Chronic Torment - Doomed
This isn't A+ material, but it's a solid B. Sounding like a cross between Merciless and Fester, it's heavy-metal and hardcore-tinged death metal in the Swedish style, with an affinity for fast riffs. You will hear nothing new on this CD, but unlike most of these discs, it has an attention span long enough to bond together simple songs over the course of a few riff changes and a verse-chorus devolution. It's not like the best of Swedish metal, which leaves the stupid rock'n'rollisms behind, but it's quite solid, with the same aggression appeal that made Verminous fun until it gave you a headache.

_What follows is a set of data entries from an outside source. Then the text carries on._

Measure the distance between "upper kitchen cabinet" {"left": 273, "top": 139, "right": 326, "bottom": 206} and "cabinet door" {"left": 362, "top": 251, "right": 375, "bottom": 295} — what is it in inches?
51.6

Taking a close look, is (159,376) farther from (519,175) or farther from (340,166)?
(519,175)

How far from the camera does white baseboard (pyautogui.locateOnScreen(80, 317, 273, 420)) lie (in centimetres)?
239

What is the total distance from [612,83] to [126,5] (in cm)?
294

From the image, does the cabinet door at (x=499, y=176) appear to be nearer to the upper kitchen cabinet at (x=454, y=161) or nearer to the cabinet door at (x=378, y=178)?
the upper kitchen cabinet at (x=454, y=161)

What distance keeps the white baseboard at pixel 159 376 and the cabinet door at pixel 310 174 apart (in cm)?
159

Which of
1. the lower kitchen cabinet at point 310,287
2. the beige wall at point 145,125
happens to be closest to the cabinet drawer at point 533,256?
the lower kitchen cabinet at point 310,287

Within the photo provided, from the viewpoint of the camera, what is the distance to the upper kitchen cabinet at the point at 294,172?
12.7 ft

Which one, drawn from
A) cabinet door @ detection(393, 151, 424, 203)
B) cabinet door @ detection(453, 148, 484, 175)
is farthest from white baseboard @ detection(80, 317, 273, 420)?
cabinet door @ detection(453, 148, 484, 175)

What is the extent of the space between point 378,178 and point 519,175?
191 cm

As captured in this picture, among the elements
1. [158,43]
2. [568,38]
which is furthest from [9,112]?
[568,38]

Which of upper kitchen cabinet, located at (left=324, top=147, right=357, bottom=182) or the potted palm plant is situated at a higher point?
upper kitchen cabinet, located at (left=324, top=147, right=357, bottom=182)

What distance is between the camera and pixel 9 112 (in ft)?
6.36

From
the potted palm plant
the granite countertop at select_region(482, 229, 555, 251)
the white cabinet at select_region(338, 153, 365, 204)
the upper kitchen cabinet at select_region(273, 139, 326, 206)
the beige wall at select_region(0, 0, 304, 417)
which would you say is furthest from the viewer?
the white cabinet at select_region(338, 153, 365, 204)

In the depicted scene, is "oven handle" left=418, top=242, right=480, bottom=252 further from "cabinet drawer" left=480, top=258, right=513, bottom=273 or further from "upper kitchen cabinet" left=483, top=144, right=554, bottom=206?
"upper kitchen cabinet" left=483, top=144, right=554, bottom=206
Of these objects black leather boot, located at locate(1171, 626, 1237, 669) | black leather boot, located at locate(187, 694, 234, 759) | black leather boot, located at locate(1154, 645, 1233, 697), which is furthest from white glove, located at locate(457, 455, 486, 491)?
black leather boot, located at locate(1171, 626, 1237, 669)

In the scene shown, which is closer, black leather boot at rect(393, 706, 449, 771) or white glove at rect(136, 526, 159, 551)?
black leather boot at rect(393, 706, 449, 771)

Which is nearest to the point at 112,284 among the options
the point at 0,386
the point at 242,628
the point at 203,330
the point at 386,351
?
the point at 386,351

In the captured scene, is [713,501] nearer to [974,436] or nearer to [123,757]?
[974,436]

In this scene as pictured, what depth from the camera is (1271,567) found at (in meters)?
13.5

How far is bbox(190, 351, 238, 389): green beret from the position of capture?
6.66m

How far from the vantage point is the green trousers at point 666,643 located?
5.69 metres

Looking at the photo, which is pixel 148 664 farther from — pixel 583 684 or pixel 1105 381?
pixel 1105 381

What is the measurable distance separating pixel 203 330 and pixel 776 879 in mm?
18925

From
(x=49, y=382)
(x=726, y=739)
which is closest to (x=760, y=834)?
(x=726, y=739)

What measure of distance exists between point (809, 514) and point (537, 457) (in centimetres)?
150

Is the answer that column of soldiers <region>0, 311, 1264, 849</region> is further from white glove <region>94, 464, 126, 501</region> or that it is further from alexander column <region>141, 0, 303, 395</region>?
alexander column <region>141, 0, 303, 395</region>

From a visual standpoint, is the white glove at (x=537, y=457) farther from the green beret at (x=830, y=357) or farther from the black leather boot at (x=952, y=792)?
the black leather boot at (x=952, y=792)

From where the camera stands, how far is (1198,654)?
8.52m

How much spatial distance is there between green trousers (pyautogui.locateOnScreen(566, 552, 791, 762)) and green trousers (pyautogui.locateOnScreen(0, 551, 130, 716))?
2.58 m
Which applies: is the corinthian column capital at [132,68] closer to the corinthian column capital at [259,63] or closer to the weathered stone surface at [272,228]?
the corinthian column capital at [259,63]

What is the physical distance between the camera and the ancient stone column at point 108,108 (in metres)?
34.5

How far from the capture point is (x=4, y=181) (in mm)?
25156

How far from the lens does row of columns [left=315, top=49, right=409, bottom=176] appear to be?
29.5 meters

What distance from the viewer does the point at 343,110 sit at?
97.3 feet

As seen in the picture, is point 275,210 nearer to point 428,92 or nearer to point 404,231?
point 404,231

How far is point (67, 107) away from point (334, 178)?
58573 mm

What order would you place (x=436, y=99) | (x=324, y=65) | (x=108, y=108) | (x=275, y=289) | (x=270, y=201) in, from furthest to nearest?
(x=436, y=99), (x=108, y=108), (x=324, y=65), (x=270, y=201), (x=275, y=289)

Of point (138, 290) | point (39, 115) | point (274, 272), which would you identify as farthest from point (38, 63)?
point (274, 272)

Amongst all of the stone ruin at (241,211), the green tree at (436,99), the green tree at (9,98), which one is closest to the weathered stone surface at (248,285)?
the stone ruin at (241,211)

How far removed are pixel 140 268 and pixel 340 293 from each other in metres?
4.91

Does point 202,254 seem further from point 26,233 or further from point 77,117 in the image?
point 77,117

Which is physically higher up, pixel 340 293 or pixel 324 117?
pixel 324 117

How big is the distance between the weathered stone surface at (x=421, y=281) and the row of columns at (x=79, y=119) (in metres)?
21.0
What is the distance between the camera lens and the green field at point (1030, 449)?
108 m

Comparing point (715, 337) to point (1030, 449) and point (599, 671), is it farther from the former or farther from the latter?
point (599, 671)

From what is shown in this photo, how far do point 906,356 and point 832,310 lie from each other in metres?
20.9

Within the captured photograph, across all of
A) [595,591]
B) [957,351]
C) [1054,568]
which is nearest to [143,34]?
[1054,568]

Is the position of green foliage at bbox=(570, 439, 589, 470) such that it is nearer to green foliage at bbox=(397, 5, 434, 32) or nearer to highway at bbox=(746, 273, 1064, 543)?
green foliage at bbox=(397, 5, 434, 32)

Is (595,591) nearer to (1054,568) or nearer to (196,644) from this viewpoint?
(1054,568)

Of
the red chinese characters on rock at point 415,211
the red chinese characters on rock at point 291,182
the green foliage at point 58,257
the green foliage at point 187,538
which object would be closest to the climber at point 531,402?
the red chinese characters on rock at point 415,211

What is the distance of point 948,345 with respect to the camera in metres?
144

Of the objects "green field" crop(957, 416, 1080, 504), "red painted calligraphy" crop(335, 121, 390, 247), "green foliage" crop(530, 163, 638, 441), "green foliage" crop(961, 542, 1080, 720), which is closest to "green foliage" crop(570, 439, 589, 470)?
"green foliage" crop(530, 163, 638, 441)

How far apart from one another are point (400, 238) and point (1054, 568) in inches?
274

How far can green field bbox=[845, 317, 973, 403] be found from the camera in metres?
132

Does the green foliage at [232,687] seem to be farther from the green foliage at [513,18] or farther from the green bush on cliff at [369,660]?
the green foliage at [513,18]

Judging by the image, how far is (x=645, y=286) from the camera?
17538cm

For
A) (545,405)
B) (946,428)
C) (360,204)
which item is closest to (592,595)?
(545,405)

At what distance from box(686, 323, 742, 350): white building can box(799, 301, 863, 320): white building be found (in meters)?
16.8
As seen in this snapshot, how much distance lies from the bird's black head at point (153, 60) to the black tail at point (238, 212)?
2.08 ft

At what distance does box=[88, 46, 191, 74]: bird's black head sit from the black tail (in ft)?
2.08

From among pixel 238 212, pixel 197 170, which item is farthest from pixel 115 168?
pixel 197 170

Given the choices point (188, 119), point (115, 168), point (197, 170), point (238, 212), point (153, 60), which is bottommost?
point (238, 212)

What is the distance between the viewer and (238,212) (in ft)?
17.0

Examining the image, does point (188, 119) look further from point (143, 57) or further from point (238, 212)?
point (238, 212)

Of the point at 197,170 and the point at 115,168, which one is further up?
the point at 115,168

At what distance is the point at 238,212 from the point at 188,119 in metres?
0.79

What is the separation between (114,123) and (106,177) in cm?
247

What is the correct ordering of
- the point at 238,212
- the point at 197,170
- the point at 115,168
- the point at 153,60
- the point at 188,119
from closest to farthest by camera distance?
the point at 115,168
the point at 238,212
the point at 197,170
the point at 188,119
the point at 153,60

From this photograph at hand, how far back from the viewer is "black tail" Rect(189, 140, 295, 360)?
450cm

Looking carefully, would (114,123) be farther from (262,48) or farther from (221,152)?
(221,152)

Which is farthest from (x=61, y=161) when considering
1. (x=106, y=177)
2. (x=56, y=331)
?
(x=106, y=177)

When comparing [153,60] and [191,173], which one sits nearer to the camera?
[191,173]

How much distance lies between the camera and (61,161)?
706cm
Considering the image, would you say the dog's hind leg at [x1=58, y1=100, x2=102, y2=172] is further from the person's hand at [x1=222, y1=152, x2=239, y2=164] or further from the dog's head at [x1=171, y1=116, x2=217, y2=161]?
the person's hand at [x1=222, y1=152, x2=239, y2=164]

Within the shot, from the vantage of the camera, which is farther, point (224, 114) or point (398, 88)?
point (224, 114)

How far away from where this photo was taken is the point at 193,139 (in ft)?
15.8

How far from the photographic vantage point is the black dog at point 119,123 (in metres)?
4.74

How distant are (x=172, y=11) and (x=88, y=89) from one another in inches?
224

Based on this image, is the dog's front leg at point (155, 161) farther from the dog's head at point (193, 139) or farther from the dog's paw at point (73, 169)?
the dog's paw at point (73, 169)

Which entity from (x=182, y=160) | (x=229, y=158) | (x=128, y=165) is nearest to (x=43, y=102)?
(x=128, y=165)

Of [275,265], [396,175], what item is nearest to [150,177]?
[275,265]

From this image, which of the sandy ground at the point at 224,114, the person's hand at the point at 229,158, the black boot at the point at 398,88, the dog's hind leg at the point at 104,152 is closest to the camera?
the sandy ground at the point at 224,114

Chronic Torment - Dream of the Dead
Gosh, does everyone need to follow Immolation and Hail of Bullets? There's some completely great stuff on this album, but it gets ruined by the nu-MTVcore/metalcore trend of ranting, dead-on-the-beat chanting verses. These sound like a braindead zombie attempting to sodomize an iron lung, and have about as much musical importance to the listener as well. I think it's good if you want something angry-sounding in the background, like in a movie. They're very catchy, but mind-numbing. This CD reminds me of Comecon in that way: their heavy metal has blended into their hardcore, with no emo, but it's so bouncy and simple that I don't want to ever put it in again. That's said because some of the Bolt Thrower-style speed riffs, with two chords strummed fast in the background and melodic rhythm patterns picked over them, are great. Still a Merciless comparison, if Merciless listened to a lot of later Malevolent Creation and The Haunted. What a promising work, but awash in stuff designed to pander to blockheads.